Tourist information -
Andhros
Andhros, the second largest and northernmost of
the Cyclades, has a number of fine features to offer the visitor
and is a great place for serious walkers. Thinly populated but prosperous,
its fertile, well-watered valleys have attracted scores of Athenian
holiday villas whose red-tiled roofs and white walls stand out among
the greenery. Some of the more recent of these have robbed many
of the villages of life and atmosphere, turning them into scattered
settlements with no nucleus, and creating a weekender mentality
manifest in noisy Friday and Sunday evening traffic jams at the
ferry dock.

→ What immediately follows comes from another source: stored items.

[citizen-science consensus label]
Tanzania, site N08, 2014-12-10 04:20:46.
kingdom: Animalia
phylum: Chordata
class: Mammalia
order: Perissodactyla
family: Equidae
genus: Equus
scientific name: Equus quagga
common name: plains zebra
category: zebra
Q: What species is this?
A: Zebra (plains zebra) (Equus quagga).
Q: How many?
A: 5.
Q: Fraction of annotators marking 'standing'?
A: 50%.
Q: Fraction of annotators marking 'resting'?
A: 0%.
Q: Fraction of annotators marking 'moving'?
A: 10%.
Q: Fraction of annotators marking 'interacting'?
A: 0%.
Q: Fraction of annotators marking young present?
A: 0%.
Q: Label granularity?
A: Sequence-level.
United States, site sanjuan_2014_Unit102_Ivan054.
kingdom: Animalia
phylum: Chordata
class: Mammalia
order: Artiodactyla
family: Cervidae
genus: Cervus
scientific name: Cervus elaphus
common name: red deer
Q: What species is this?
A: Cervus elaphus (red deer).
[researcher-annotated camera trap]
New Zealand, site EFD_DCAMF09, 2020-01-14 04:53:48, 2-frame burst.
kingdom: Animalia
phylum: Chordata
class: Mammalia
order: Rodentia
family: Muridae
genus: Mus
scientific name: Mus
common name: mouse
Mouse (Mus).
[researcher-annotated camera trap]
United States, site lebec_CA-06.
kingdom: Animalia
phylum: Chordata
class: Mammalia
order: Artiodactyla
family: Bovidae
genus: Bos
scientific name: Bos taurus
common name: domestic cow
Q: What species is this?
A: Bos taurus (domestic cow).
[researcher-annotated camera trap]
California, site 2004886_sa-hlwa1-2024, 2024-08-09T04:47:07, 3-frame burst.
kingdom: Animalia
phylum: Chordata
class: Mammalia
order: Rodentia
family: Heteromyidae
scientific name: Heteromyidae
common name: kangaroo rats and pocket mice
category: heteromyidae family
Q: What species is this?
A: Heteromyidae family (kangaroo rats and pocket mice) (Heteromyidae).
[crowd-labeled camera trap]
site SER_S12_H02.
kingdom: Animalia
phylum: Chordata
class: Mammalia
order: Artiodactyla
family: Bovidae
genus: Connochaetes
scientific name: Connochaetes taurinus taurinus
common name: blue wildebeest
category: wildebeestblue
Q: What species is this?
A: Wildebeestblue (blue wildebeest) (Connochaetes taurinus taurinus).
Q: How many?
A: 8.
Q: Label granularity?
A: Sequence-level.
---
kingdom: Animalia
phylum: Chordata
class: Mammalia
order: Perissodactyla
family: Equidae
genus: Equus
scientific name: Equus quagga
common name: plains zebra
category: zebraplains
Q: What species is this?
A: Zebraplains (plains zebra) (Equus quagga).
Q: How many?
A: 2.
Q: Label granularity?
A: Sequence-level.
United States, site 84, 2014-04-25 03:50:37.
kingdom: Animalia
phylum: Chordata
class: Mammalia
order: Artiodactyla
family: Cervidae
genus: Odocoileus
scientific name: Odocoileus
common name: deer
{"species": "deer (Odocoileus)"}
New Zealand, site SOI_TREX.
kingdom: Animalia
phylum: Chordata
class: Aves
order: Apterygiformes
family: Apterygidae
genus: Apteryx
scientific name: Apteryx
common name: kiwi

The island doesn't cater to independent travellers,
and it can be difficult to find a bed during high season, especially
at weekends. On the positive side, the permanent population is distinctly
hospitable; traditionally working on ships, they are only too happy
to try out their English on you. Together with some of the more
idiosyncratic reminders of the Venetian period, such as the peristereónes
(pigeon towers) and the frakhtes (dry-stone walls, here raised to
the status of an art form), it is this friendliness that lends Andhros
its charm.
Ferries connect the island with Rafína on the mainland,
only an hour from Athens on the bus, and you can loop back onto
the central Cycladic routes via Mykonos, Tinos or Syros. A bus usually
meets arriving ferries and runs to Batsi and on to Hóra at
least six times a day in the high season.